Geneva, May 12, 2021
2021 Eid Greeting
It is a great joy to convey greetings on behalf of the World Council of Churches to you, our many Muslim colleagues and partners, and to all Muslims around the world, as you observe Eid al-Fitr. Through the month of Ramadan, we have, as always, been impressed by the commitment of Muslims to the discipline of fasting, to remembering the needs of the poor and hungry, and to mutual forgiveness. At this time of deep suffering and uncertainty throughout the world, we pray that God will grant healing and peace to all your communities. In particular, we are presently very concerned about recent developments in Jerusalem, noting the extreme sensitivity of events involving the holy places, and have appealed to all parties to refrain from more violence and provocative actions, in order to avoid further escalation.
Over the last year, we have all experienced serious limitations on our freedom to engage in the public worship that is so central a part of our lives. This has been a severe test for all our communities. We give thanks for all those who have laboured hard to develop vaccines and we pray that the blessings that the vaccines bring may be shared among all the people of the world as swiftly and equitably as possible.
Even more than usual, we have been reminded during this difficult time of the solidarity of all human beings. It has been said that “our life and our death is with our neighbour”; truly, none of our communities can flourish in isolation but only as we open our hearts and minds to each other in friendship, compassion, mutual understanding, and cooperation for the common good.

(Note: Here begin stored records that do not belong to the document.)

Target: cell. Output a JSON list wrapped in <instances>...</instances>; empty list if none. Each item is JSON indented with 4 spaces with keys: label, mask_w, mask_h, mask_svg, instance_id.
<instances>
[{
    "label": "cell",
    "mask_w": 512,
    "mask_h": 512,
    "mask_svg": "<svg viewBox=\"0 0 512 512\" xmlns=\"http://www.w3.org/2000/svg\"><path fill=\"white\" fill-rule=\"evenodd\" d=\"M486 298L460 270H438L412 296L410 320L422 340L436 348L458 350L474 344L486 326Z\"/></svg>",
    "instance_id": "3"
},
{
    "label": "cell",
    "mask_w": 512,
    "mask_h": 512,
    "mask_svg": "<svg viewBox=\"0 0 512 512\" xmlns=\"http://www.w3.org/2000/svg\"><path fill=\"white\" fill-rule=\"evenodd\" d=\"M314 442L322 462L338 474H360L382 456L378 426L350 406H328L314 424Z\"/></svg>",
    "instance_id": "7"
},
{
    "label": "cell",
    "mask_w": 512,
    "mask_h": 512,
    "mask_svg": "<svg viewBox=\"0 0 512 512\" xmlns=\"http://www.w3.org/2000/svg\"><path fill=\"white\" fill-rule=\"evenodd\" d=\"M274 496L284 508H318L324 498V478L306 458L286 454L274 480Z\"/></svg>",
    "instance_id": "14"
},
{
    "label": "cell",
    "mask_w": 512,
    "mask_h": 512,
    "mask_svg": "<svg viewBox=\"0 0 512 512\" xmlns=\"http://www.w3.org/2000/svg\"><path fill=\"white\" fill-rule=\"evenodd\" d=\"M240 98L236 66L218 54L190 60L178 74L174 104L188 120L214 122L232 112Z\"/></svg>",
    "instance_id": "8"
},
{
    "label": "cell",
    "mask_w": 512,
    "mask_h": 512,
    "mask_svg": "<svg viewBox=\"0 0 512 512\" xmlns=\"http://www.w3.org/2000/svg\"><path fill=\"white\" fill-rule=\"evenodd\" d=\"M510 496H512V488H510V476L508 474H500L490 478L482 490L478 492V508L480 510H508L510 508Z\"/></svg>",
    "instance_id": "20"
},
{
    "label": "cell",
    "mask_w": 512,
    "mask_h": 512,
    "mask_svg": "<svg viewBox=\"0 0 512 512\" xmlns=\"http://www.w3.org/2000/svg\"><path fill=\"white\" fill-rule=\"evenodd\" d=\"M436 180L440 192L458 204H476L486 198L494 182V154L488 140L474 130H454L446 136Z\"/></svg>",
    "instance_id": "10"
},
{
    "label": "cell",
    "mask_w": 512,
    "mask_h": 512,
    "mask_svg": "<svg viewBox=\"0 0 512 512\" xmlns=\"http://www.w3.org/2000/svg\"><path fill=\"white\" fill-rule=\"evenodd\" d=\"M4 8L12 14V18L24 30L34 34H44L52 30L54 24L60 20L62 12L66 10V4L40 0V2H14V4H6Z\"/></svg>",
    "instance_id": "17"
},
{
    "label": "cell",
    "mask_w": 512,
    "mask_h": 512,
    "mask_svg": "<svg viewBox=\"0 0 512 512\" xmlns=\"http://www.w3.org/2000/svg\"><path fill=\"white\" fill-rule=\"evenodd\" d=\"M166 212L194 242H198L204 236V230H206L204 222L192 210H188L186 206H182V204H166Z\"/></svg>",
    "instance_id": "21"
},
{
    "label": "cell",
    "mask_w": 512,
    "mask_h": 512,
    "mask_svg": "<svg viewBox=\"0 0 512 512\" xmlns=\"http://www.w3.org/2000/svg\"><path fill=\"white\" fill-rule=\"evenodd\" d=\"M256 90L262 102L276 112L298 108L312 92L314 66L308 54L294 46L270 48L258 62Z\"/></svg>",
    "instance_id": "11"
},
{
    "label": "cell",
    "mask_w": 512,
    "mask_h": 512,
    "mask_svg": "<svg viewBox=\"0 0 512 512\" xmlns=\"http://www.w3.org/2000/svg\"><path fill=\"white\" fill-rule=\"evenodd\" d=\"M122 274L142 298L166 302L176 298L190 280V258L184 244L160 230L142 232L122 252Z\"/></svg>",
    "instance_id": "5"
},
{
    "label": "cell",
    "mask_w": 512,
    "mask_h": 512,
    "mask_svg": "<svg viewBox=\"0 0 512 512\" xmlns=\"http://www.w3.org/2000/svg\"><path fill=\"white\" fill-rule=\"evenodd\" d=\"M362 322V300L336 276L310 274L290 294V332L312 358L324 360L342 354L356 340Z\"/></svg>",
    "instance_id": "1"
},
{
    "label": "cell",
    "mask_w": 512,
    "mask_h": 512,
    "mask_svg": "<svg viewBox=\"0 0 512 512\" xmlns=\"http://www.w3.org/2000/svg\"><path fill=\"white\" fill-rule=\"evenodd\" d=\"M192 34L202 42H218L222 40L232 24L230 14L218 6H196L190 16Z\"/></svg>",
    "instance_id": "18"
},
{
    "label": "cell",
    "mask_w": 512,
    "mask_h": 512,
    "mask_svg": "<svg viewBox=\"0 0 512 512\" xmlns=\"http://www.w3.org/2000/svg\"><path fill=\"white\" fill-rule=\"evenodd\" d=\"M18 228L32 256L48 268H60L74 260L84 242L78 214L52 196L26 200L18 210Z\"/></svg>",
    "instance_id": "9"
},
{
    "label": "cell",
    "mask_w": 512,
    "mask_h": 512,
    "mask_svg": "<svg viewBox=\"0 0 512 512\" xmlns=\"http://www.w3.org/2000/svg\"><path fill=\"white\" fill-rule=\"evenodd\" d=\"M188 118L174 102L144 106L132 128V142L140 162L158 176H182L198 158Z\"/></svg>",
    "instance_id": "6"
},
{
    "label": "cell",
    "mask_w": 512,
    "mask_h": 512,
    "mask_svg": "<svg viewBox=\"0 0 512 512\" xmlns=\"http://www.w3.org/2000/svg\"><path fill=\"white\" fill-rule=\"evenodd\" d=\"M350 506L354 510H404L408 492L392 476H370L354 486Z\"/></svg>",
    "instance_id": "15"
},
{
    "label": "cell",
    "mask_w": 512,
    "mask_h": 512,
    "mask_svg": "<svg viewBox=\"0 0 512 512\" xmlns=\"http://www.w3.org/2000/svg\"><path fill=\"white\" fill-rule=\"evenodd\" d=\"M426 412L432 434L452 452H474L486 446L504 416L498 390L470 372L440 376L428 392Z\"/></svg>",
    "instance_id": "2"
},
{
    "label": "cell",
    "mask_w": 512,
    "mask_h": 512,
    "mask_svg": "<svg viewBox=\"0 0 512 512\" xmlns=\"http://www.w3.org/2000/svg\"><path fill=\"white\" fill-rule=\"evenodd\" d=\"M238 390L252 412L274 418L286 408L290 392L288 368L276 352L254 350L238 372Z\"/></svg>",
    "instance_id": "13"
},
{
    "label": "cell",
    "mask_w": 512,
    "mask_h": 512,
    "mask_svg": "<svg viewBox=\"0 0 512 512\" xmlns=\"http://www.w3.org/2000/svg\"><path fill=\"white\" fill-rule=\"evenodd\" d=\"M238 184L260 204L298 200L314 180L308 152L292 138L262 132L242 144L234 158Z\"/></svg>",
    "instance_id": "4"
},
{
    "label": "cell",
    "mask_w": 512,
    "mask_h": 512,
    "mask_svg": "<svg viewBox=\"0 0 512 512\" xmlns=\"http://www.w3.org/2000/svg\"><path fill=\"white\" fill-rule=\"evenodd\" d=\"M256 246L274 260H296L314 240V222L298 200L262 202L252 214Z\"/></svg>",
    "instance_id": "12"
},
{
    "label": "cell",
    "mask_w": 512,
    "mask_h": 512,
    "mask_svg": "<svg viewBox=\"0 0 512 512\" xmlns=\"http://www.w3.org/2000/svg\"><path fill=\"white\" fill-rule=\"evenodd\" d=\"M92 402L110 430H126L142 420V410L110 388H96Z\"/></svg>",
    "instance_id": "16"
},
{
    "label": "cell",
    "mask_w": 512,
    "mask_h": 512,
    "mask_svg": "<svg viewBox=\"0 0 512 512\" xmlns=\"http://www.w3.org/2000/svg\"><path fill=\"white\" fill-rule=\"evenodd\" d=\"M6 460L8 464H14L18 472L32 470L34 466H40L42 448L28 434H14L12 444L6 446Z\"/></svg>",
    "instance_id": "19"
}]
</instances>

At the World Council of Churches, we have therefore been glad to produce jointly with our colleagues at the Pontifical Council for Interreligious Dialogue a recent publication on the theme of Serving a Wounded World in Interreligious Solidarity. At a time when the coronavirus has crossed boundaries and has affected people irrespective of region and religion, this document recognises the importance of a response that also transcends boundaries and affirms the need for Christians to work with Muslims and those of other religions for the good of all people. We have been deeply encouraged to learn of ways in which this document has inspired practical interreligious solidarity. One good example comes from the Silsilah Dialogue Movement based in Zamboanga City in the Philippines, where a group of Christians and Muslims have been inspired to start a training programme on trauma healing. Another precious example of Christian-Muslim solidarity for the cause of justice and peace in God’s world is the International Centre for Interreligious Peace and Harmony in Kaduna, Nigeria, which we have been honoured to support for some years together with Muslim partners.
In this spirit, we at the World Council of Churches look forward to continuing to serve the needs of all our neighbours in solidarity with you, our Muslim friends. May God help us to work together as peacemakers in the world.